FL-HDC: Hyperdimensional Computing Design for the Application of Federated Learning

Cheng-Yen Hsieh, Yu-Chuan Chuang, and An-Yeu (Andy) Wu

IEEE 3rd International Conference on Artificial Intelligence Circuits and Systems (AICAS), 2021

Highly efficienct image recognition under the federated learning (FL) scenario.

Abs PDF Code

Federated learning (FL) is a privacy-preserving learning framework, which collaboratively learns a centralized model across edge devices. Each device trains an independent model with its local dataset and only uploads model parameters to mitigate privacy concerns. However, most FL works focus on deep neural networks (DNNs), whose intensive computation hinders FL from practical realization on resource-limited edge devices.
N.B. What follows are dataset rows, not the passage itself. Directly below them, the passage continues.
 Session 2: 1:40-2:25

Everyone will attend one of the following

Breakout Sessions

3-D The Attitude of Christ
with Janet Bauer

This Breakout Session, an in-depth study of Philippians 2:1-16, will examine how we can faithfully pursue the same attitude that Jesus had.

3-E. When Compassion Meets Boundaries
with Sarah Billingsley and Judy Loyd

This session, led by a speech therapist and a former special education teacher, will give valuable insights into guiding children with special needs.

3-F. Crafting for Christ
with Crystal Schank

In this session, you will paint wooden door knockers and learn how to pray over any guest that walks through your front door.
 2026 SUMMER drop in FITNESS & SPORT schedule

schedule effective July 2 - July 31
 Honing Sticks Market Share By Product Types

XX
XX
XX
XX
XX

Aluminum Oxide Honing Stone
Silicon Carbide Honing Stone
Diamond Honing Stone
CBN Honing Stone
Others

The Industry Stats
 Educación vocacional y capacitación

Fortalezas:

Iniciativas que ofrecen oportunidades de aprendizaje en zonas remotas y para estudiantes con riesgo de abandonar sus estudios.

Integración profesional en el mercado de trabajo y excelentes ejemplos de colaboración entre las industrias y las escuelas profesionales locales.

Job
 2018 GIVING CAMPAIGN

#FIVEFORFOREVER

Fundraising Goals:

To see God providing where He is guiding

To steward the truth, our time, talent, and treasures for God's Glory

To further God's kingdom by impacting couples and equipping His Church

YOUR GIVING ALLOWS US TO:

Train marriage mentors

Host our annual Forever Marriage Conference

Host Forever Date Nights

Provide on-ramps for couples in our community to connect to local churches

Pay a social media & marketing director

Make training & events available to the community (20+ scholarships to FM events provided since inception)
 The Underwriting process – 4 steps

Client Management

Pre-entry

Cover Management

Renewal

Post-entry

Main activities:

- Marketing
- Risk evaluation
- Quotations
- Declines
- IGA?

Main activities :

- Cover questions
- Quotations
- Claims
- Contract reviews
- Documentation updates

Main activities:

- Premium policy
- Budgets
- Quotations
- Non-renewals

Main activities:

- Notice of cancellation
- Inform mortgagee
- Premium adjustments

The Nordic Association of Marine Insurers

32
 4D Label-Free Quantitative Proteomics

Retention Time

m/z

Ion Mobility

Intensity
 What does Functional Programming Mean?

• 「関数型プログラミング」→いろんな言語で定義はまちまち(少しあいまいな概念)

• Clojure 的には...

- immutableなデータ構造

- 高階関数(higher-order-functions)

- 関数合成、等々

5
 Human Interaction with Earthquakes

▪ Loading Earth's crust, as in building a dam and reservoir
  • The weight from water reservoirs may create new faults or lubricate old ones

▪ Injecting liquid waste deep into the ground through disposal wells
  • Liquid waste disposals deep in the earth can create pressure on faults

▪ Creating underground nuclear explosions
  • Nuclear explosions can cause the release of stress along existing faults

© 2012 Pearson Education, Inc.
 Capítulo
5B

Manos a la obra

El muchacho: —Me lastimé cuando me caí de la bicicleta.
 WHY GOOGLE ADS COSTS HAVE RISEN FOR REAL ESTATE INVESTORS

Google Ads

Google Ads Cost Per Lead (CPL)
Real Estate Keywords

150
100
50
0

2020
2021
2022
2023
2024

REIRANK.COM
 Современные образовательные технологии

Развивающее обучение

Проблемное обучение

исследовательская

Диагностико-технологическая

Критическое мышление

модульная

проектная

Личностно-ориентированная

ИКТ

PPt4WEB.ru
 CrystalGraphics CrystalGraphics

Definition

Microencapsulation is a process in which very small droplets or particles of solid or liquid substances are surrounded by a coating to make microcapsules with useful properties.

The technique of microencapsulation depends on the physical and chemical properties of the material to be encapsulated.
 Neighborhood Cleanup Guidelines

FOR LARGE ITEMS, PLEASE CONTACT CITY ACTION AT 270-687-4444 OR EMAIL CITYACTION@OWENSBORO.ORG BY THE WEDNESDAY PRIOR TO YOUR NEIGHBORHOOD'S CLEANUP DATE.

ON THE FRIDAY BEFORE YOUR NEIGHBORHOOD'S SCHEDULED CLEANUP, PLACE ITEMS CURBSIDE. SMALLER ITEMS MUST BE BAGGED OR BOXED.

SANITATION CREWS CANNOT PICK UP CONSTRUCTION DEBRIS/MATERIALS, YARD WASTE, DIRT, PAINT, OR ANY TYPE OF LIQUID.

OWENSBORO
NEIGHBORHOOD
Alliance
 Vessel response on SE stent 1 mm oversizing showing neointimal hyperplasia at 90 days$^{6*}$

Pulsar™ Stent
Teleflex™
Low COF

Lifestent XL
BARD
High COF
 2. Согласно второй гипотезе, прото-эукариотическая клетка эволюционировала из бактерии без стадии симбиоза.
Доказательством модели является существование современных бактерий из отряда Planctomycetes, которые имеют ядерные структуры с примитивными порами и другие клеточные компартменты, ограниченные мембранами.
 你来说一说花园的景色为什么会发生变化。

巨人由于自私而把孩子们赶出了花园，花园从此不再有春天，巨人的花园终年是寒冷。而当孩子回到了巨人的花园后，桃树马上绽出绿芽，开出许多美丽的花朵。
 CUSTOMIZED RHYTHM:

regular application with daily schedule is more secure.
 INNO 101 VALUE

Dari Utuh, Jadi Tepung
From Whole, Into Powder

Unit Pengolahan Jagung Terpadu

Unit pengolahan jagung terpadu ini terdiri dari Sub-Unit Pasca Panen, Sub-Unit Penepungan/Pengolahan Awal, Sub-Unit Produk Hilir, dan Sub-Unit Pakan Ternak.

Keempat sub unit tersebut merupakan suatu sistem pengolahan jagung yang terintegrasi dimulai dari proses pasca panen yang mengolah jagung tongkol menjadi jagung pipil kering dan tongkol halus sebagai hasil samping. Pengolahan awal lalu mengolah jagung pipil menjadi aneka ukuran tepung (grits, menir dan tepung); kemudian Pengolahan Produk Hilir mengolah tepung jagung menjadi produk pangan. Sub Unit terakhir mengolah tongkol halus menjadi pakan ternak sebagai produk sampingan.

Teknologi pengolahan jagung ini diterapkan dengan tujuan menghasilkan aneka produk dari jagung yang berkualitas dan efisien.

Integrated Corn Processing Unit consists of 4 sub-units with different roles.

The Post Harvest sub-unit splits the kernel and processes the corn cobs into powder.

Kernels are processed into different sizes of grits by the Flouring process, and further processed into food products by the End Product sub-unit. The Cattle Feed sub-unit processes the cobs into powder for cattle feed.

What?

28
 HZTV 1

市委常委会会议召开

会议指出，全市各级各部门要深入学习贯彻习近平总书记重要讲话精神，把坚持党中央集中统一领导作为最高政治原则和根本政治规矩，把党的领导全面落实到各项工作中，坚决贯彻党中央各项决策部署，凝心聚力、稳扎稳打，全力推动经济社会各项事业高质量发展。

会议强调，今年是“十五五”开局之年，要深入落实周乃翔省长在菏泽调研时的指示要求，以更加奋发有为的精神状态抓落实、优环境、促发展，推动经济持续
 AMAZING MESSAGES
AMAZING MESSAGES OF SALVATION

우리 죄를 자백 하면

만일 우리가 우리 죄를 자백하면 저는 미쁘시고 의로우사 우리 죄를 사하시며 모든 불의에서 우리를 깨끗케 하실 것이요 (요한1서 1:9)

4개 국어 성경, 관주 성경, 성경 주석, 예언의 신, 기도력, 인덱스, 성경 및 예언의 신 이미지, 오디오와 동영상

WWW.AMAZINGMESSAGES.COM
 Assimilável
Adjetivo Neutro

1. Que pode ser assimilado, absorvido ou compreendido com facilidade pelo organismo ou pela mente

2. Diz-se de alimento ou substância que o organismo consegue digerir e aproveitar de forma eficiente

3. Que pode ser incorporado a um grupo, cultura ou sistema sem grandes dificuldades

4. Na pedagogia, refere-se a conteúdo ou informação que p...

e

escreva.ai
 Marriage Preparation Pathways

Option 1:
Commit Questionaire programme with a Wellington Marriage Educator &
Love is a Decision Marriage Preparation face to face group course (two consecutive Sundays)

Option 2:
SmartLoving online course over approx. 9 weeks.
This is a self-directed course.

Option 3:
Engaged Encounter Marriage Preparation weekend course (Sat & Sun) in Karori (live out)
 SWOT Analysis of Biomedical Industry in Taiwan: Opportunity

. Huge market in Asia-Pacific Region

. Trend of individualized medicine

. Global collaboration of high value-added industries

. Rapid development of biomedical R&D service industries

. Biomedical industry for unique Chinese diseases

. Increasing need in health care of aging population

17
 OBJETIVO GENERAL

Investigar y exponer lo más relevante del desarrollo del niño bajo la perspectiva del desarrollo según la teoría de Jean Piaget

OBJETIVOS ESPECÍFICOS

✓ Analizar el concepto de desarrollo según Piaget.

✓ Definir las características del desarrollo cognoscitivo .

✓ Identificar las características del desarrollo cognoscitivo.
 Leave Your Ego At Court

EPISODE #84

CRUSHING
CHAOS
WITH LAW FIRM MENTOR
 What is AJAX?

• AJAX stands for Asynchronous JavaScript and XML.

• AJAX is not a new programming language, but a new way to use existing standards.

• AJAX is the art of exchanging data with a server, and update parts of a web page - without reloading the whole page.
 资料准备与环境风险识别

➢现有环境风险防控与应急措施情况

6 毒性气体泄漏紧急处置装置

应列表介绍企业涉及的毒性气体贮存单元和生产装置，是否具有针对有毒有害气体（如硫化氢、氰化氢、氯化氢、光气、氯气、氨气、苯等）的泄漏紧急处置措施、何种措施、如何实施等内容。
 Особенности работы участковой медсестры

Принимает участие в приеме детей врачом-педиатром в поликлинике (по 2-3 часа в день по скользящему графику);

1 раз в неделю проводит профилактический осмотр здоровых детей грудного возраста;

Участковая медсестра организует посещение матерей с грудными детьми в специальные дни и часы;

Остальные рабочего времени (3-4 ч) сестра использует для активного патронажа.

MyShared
In this paper, we exploit the high energy efficiency properties of hyperdimensional computing (HDC) to propose a federated learning HDC (FL-HDC). In FL-HDC, we bipolarize model parameters to significantly reduce communication costs, which is a primary concern in FL. Moreover, we propose a retraining mechanism with adaptive learning rates to compensate for the accuracy degradation caused by bipolarization. Under the FL scenario, our simulation results show the effectiveness of our proposed FL-HDC across two datasets, MNIST and ISOLET. Compared with the previous work that transmits complete model parameters to the cloud, FL-HDC greatly reduces 23x and 9x communication costs with comparable accuracy in ISOLET and MNIST, respectively.